-------- Entries provided --------

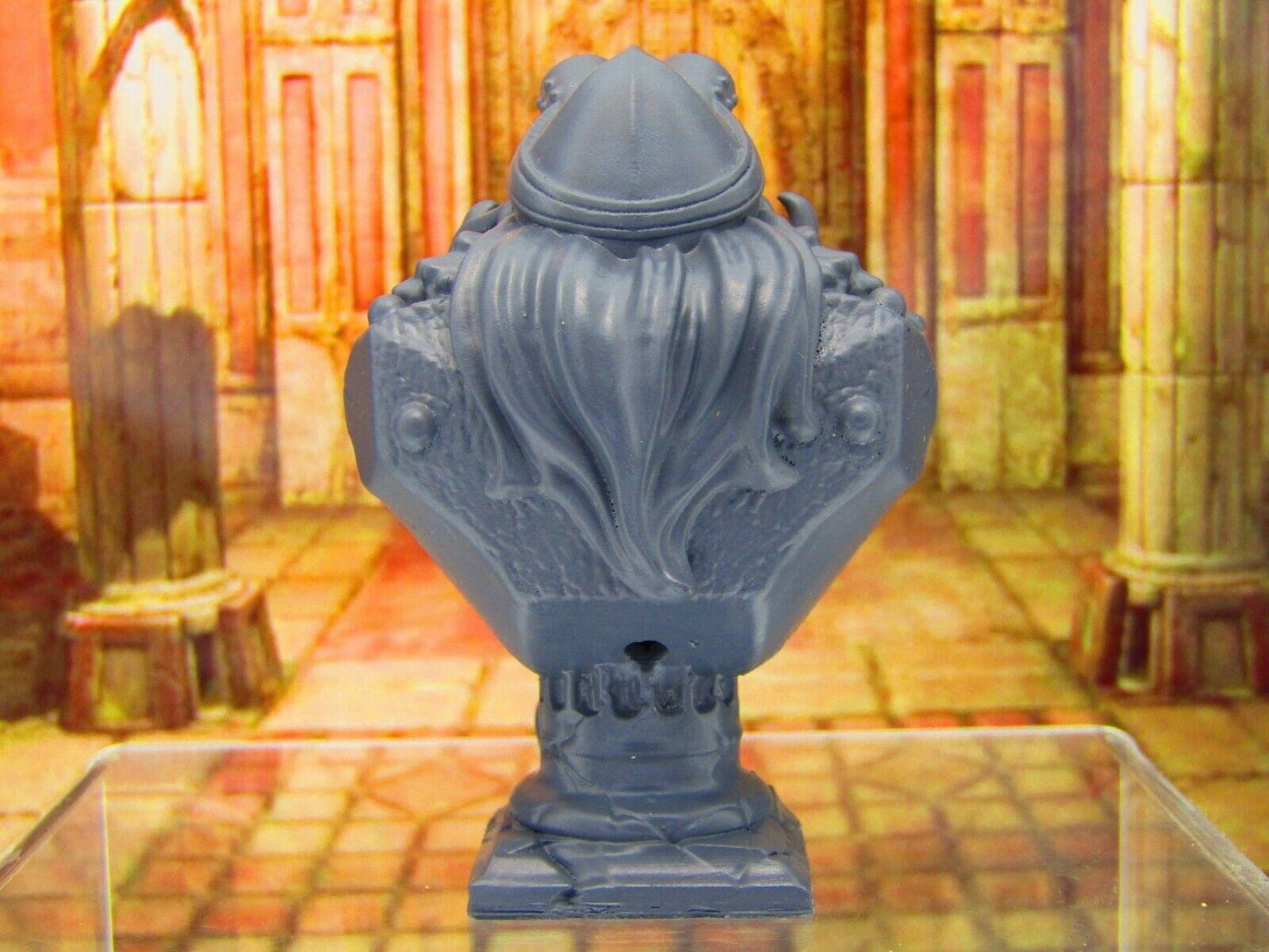 Dwarven Aviator / Canonneer's Bust Statue Resin 3D Printed Model RPG Fantasy Gam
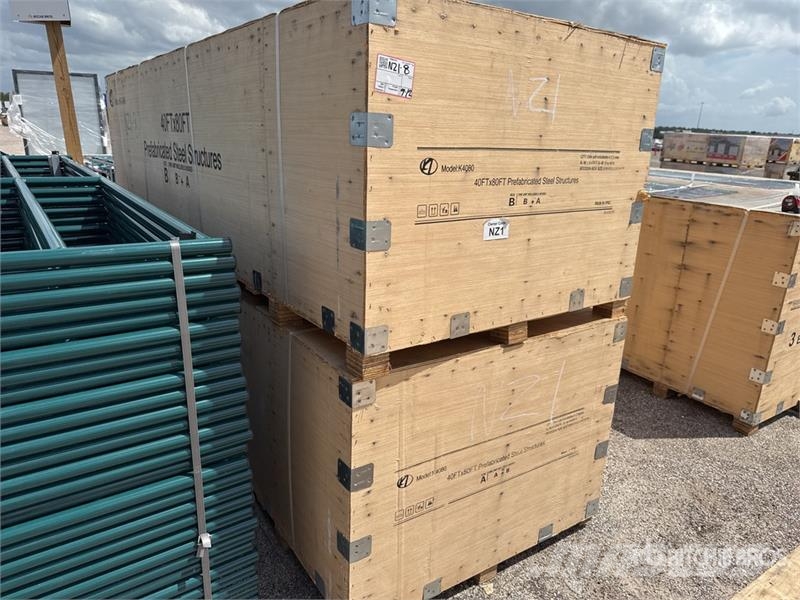 KJ K4080 40 ft x 80 ft Prefabricated Metal Frame Stor Jeklene gradbene konstrukcije
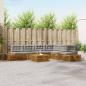 Preview: ARDEBO.de - 8 stk. Outdoor-Sofagarnitur Massives Akazienholz und Polyester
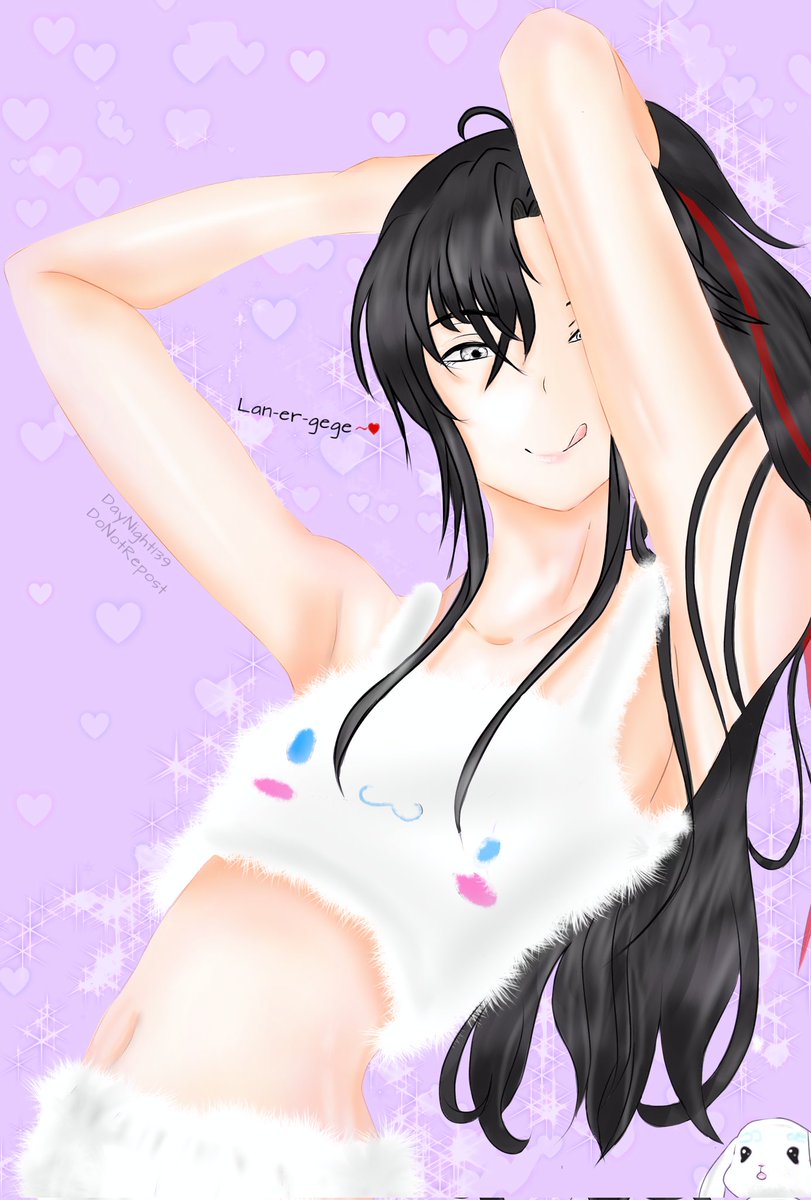 Daynight139's tweet photo. Sanrio WeiYing Enjoy! Imma tryna do more since I have  a long list of outfits I wanna see WeiYing ,evil laugh ,I hope lwj survives.

#MoDaoZuShi #MDZS #魔道祖师 #忘羡 #lanzhan #WangXian https://t.co/J5jnHybkgX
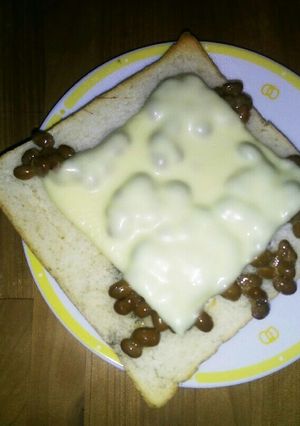 納豆とチーズのトースト-レシピのメイン写真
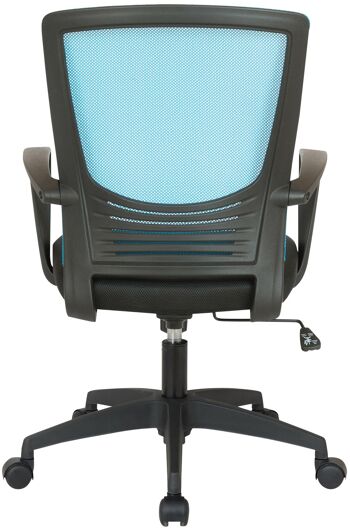 Chaise de bureau Cossato cuir artificiel bleu 10x53cm 5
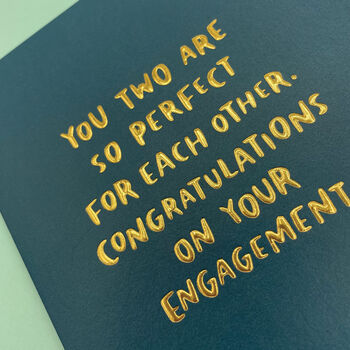 Congratulations On Your Engagement Card, 2 of 2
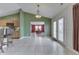 A stunning view from the kitchen into the living room and dining room at 7441 Sugar Pine Ct, Avon, IN 46123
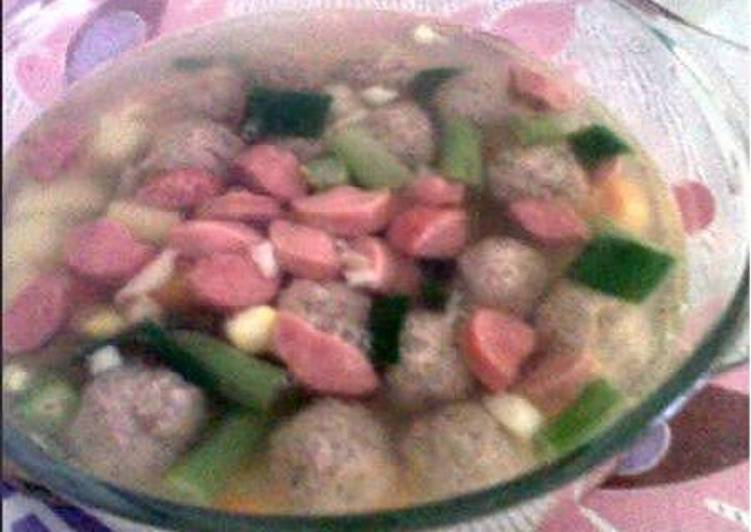 Resep Sup Bola-bola Daging Cincang Anti Gagal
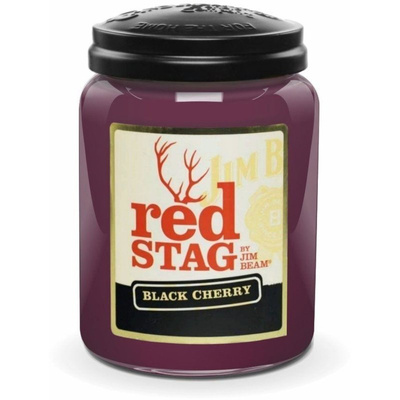 Duża świeca zapachowa w szkle - Jim Beam Red Stag® Candleberry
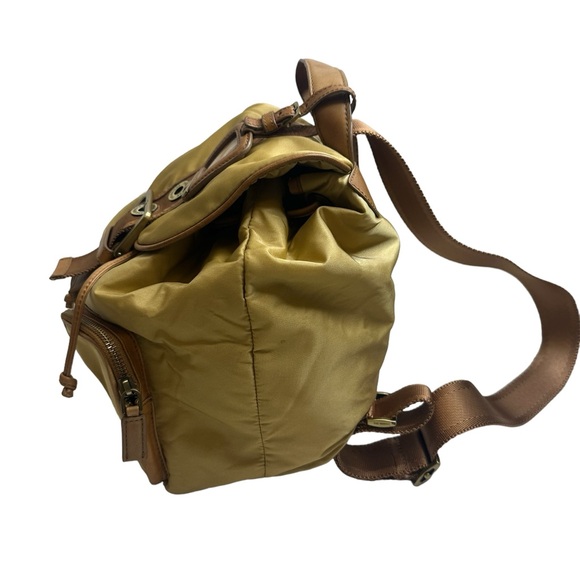 The Bridge Story Backpack Bag Brown Nylon - Picture 10 of 13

--------

_Task goal_. Your answer must be an exact copy of the listing, minus its pictures.

_Finished task_.
 Dwarven Aviator / Canonneer's Bust Statue Resin 3D Printed Model RPG Fantasy Gam
 KJ K4080 40 ft x 80 ft Prefabricated Metal Frame Stor Jeklene gradbene konstrukcije
 Preview: ARDEBO.de - 8 stk. Outdoor-Sofagarnitur Massives Akazienholz und Polyester
 Daynight139's tweet photo. Sanrio WeiYing Enjoy! Imma tryna do more since I have  a long list of outfits I wanna see WeiYing ,evil laugh ,I hope lwj survives.

#MoDaoZuShi #MDZS #魔道祖师 #忘羡 #lanzhan #WangXian https://t.co/J5jnHybkgX
 納豆とチーズのトースト-レシピのメイン写真
 Chaise de bureau Cossato cuir artificiel bleu 10x53cm 5
 Congratulations On Your Engagement Card, 2 of 2
 A stunning view from the kitchen into the living room and dining room at 7441 Sugar Pine Ct, Avon, IN 46123
 Resep Sup Bola-bola Daging Cincang Anti Gagal
 Duża świeca zapachowa w szkle - Jim Beam Red Stag® Candleberry
 The Bridge Story Backpack Bag Brown Nylon - Picture 10 of 13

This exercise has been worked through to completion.